Plants of Pompeii: Ancient and Modern Medicinal Plants

Saturday, April 1, 2017 to Wednesday, January 31, 2018
Church Exhibition Gallery, Lyman Plant House

Intro | Exhibit Panels | Plant Labels | Plant Portraits

Ancient Pompeii was famous for its gardens and flower culture. The eruption of Mount Vesuvius in the year 79 AD preserved evidence of daily life in Pompeii and surrounding towns of Oplontis and Herculaneum.
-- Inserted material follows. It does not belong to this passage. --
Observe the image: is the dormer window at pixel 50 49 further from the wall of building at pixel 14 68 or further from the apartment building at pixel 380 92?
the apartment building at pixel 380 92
Early excavations revealed frescos depicting plants, many accurately enough that we can recognize genera and some species.

Wilhelmina Feemster Jashemski, the pioneer of garden archeology, used sophisticated techniques such as analysis of pollen and carbonized roots, fruits, seeds, and stems, as well as plaster casts of root cavities to determine specifically which species the early Pompeiians grew and used.

This exhibit features plant portraits created by Victoria I and Lillian Nicholson Meyer for Jashemski’s book A Pompeian Herbal. The illustrations portray medicinal plants identified in the excavations and those that still grow in the area today. The text, adapted from the book, documents the varied ways both the ancient Romans and the modern Pompeians have used these plants. Many of them can be found in the Botanic Garden’s beds and greenhouses, or perhaps in your own garden.